Вырвавшись из вечных сумерек, они не удовольствовались бы теперь и сотнями солнц. Жители узеньких улочек и тупых коротких переулков, они теперь мерили все только мировыми масштабами, и какой-нибудь Иван или Микола, с сухарем в одном кармане и обоймою патронов в другом, в ветром подбитой шинели, в ботинках, которые держались на честном слове, пёр против всего мира, зажав в руках винтовку, и к нему не подступайся с меньшим, нежели мировая революция.
Все для них было решено, все установлено и определено раз и навсегда с такой наивной и вместе с тем с такой гениальной простотой, что культурной, высокоцивилизованной, омещаненной Европе оставалось только удивляться, ужасаться, восхищаться и молить своих захирелых угодников, чтобы этим «сумасшедшим» и правда не удалось раздуть «мировой пожар».
Такими были знакомые Федора Светличного, приходившие вместе с ним «заморить червячка», наводя на мать и сестер тихую панику.
Но кроме этих нежеланных, незваных гостей появлялись в их доме и другие гости, которым были рады и отец, и мать, и Таня.
Почти каждую неделю наведывался Виталий. Приезжал в маленьких санках, собственноручно управляя лошадью: батрак его, взбаламученный революцией, подался к «краснопузым», чуть ли не к товарищам Федора.
Виталий въезжал прямо во двор, соскакивал с санок, высокий, представительный, подтянутый, больше похожий на офицера, нежели на священника, сам распрягал коня, заводил в конюшню.
— Мы бы уж, Виталий, сами, — беспокоилась мать, суетясь возле уважаемого гостя. — Вы бы уж шли прямо в дом.
— Ничего, мама, вы не беспокойтесь, — весело отвечал зять. — Вот конь немного остынет, а потом Таня напоит его, а тогда уж пойдем в дом… Ну, а как отец?
— Ой, плохо ему, сердешному, плохо… — начинала свою тоскливую песенку мать.
Таня же хватала ведро и словно ветер мчалась к колодцу: она всегда рада была услужить зятю.
Обледенелый сруб горел под солнцем, точно огромный алмаз. Весело скрипел журавль, опуская длинный клюв в темный провал, звенела, стекая с полного ведра, вода. Таня быстро перебирала руками по гладкому, отполированному тысячами ладоней дереву, наклонившись, хватала за мокрую дужку ведро, бежала к конюшне.

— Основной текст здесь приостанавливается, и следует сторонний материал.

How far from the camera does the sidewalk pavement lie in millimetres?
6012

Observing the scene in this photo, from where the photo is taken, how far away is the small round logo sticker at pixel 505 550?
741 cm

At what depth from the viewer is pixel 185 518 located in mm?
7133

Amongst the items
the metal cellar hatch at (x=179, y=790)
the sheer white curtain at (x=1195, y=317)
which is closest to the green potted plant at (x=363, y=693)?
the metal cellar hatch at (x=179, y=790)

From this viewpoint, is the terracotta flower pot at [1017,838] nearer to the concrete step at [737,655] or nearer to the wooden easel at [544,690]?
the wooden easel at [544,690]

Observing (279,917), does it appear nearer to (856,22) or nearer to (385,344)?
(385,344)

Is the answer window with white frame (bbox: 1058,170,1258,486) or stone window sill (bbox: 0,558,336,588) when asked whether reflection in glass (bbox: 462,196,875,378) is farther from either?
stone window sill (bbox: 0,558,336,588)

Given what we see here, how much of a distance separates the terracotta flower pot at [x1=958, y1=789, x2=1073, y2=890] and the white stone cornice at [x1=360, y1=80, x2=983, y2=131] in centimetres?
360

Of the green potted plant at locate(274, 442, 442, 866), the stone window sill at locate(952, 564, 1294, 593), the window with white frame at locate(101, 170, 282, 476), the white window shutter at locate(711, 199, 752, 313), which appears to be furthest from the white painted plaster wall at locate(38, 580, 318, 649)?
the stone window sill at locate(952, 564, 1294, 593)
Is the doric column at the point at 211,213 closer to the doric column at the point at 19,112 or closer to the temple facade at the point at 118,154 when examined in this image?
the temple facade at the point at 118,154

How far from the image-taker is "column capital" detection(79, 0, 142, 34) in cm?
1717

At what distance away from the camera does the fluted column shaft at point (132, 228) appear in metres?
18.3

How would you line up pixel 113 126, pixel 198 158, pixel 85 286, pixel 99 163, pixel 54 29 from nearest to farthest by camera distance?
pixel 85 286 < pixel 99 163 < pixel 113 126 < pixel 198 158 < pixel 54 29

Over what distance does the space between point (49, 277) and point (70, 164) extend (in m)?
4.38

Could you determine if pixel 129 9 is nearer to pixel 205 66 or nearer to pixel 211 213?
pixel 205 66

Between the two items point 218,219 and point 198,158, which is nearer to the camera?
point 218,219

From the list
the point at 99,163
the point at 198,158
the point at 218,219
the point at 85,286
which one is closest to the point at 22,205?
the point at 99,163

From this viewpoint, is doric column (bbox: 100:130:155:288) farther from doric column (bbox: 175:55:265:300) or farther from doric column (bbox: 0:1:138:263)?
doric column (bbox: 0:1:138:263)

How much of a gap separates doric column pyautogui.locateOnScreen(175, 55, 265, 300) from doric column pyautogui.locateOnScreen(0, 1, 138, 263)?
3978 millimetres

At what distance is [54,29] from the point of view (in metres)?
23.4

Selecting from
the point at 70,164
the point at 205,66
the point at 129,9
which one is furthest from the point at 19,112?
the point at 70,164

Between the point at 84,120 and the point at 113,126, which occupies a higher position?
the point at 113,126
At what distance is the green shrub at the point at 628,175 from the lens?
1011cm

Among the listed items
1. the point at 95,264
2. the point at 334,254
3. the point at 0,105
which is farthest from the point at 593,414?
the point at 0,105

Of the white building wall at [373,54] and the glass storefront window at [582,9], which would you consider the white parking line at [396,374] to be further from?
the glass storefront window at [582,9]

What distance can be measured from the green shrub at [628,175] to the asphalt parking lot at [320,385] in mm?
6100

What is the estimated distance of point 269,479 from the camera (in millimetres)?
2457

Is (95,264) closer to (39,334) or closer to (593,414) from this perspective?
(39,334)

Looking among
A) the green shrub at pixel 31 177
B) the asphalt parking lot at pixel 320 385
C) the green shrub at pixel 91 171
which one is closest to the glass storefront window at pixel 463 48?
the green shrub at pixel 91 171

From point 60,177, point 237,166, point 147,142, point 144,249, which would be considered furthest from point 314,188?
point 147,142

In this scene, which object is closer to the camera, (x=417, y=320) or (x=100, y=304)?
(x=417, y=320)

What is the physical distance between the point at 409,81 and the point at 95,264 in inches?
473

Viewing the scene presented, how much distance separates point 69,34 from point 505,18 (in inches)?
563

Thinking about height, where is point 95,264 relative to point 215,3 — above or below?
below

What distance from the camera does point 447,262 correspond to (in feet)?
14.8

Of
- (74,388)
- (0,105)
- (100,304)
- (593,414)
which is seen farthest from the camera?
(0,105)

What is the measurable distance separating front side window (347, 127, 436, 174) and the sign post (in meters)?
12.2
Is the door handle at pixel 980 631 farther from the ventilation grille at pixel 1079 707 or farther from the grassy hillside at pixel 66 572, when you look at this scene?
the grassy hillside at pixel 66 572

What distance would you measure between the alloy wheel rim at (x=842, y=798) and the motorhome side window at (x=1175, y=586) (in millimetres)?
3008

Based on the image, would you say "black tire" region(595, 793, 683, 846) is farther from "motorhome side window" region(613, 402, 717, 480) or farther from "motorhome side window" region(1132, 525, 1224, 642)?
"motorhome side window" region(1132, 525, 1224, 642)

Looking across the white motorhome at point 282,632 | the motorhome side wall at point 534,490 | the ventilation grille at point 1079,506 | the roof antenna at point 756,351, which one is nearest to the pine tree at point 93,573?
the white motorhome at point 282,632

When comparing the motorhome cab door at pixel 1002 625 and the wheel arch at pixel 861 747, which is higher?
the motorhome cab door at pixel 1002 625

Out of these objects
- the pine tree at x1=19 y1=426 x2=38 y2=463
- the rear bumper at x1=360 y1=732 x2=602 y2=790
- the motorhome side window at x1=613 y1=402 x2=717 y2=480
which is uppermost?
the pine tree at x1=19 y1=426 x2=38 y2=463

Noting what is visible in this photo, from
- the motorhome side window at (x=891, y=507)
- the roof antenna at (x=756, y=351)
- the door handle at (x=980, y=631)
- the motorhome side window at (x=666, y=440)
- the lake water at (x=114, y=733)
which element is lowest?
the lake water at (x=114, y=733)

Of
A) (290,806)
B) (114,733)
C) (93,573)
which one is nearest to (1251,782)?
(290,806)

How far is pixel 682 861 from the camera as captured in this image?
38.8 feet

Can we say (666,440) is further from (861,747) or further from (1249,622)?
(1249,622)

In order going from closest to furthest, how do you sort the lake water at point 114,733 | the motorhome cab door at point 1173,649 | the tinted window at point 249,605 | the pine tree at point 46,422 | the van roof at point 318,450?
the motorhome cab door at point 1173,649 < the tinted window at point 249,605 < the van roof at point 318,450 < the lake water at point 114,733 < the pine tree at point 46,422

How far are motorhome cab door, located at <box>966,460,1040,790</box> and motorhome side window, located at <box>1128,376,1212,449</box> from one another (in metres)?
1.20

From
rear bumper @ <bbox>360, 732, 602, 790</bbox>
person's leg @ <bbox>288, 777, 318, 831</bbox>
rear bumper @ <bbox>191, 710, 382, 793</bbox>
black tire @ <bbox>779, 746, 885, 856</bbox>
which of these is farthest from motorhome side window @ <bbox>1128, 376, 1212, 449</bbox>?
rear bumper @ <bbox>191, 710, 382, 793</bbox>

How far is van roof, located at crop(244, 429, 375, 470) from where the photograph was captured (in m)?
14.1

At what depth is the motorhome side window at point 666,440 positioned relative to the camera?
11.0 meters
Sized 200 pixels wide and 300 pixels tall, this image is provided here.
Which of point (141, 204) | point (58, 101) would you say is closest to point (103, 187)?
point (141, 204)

— Уже… принесла… — с сияющим видом радостно говорила она гостю.
— Чего ж ты так бежала, бестолковая? — укоряла Таню мать. — Влетела как ветер, у меня даже сердце от испуга зашлось!
— А вам, Таня, кланялись.
— Кто?
— Оксен.
Наморщив лоб, Таня попыталась вспомнить, где она слышала это имя.
— А помните, как вы летом ездили в Яреськи? Соседа своего помните?

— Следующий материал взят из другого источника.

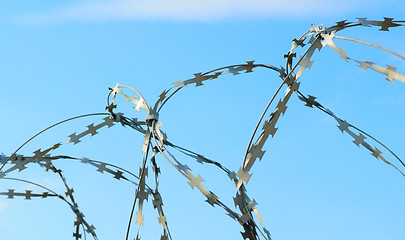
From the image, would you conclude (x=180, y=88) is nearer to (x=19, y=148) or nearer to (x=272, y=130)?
(x=272, y=130)

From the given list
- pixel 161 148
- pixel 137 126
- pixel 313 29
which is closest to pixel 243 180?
pixel 161 148

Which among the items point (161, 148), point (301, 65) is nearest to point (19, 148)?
point (161, 148)

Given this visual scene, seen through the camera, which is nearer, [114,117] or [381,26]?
[381,26]

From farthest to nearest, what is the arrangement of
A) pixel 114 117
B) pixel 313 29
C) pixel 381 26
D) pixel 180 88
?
1. pixel 114 117
2. pixel 180 88
3. pixel 313 29
4. pixel 381 26

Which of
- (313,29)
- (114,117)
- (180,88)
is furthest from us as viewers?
(114,117)

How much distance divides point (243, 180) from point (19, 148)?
4.87 meters

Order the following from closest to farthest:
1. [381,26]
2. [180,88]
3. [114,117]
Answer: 1. [381,26]
2. [180,88]
3. [114,117]

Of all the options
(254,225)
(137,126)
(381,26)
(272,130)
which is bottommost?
(254,225)

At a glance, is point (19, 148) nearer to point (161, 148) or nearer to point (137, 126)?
point (137, 126)

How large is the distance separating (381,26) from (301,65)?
3.89 ft

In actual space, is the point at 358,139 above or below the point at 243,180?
above

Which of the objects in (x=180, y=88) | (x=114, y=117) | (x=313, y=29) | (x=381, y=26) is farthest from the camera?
(x=114, y=117)

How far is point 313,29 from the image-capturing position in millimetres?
9914

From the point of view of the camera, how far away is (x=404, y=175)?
37.2ft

Только теперь вспомнила Таня внимательно-ласковые глаза, тихий голос, пшеничные усы.
— Почему-то он часто стал вас поминать, — лукаво продолжал зять. — Как встретимся, так и спрашивает про ту красивую панночку, что сидела рядом с ним.
Тут уж заинтересовалась Оксеном мать. Начала спрашивать, допытываться, кто он такой, холост или женат, и Таня обрадовалась маминому вмешательству, потому что вспыхнула под взглядом Виталия так, что хоть костер от нее разжигай.

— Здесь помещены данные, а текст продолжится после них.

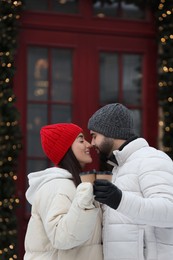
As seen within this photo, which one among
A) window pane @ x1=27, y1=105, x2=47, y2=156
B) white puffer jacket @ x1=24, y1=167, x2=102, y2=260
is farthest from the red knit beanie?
window pane @ x1=27, y1=105, x2=47, y2=156

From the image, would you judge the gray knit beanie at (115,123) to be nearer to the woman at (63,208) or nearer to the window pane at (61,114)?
the woman at (63,208)

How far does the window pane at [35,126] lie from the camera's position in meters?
7.37

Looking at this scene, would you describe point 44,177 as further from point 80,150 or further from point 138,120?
point 138,120

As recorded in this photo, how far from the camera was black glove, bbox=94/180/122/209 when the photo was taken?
3209 mm

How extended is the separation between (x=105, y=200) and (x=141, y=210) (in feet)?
0.61

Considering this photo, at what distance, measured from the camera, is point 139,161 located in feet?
11.7

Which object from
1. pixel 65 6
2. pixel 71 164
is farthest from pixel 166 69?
pixel 71 164

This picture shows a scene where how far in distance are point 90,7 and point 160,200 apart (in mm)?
4646

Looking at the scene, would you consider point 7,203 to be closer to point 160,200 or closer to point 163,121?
point 163,121

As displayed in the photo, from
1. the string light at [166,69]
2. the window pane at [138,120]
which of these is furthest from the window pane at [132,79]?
the string light at [166,69]

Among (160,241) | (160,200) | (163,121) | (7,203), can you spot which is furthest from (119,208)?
(163,121)

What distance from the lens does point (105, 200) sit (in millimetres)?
3223

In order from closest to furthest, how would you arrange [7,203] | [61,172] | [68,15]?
1. [61,172]
2. [7,203]
3. [68,15]

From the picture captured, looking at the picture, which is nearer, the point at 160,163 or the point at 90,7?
the point at 160,163
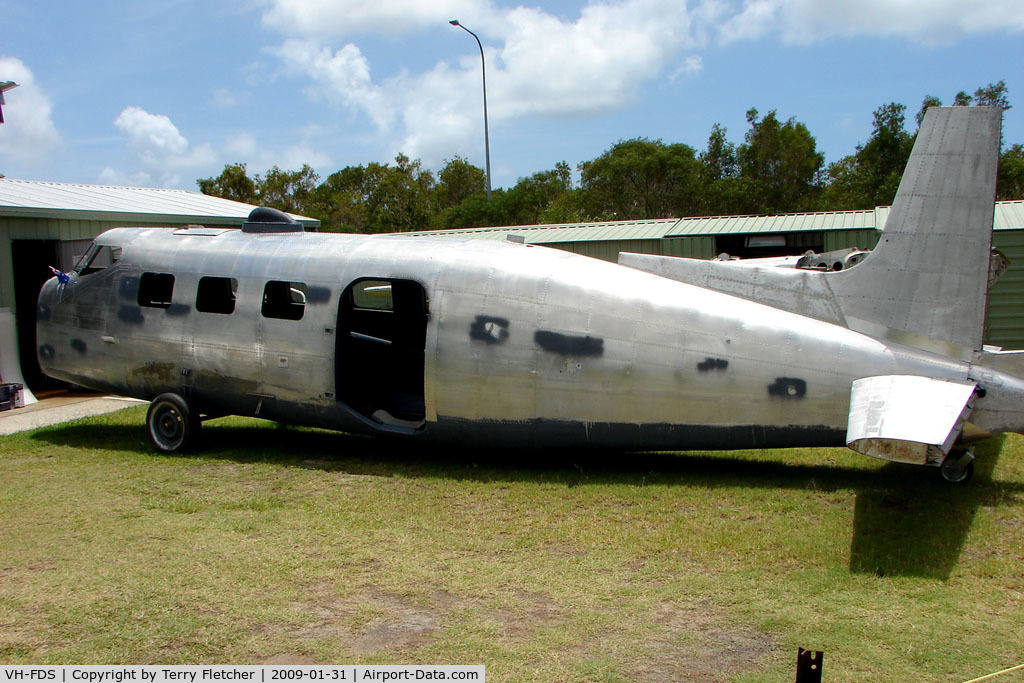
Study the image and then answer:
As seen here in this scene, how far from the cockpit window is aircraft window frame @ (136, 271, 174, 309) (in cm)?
69

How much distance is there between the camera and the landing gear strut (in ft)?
29.0

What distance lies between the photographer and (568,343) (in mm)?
9375

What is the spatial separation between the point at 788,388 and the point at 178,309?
833 cm

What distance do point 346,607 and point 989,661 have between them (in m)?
4.51

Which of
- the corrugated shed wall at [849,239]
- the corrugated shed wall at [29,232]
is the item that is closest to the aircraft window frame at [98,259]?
the corrugated shed wall at [29,232]

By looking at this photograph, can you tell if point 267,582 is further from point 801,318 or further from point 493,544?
point 801,318

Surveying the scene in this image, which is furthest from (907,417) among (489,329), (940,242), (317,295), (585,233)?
(585,233)

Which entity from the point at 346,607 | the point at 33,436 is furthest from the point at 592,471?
the point at 33,436

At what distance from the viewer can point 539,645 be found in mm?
5391

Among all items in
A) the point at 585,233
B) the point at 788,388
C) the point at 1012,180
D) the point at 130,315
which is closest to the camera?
the point at 788,388

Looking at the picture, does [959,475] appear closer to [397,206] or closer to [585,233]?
[585,233]

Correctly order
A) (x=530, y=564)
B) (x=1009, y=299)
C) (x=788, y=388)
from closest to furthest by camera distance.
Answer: (x=530, y=564), (x=788, y=388), (x=1009, y=299)

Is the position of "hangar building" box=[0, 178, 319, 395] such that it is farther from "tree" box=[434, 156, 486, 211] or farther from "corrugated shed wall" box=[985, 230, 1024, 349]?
"tree" box=[434, 156, 486, 211]

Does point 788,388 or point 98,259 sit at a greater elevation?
point 98,259
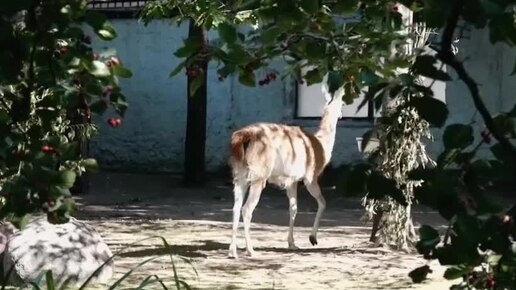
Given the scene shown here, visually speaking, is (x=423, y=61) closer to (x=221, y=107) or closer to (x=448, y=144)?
(x=448, y=144)

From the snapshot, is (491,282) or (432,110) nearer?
(432,110)

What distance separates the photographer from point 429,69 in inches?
104

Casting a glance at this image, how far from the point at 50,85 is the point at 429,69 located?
918mm

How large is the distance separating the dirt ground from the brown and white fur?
0.39m

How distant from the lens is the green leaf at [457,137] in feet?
8.38

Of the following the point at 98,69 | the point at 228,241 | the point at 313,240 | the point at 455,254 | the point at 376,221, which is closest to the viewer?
the point at 455,254

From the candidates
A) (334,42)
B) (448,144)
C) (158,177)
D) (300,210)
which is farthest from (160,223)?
(448,144)

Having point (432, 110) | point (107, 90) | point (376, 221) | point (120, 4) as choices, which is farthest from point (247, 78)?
point (120, 4)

Эту свою способность краснеть до слез Таня ненавидела и немало страдала от нее. Еще в детстве Федько не раз дразнил ее этим, доводил до слез. Когда ему становилось скучно, он всегда приставал к сестре:
— Таня, покрасней!
И Таня сразу же начинала краснеть. Вспыхивали, заливались румянцем щеки, краснела даже шея, ей казалось, что у нее уже краснеют и спина и руки, а противный Федько продолжал поддразнивать ее:
— Сильнее, Таня! Сильнее!
Тогда Таня, не выдержав, с ревом кидалась на брата, а он, хохоча как сумасшедший, убегал от сестры.
Отвернувшись от зятя, Таня вышла во двор. Настроение у нее было совсем испорчено. И чего этот Оксен пристает к ней? Что ему надо?
Так злилась на этого… этого Виталиевого знакомца, что, если бы тот был здесь, она подошла бы к нему и строго спросила: «Слушайте, вы!.. Что вам от меня надо? Я же вас не трогаю?»
Пусть бы попробовал что-нибудь сказать ей после этого!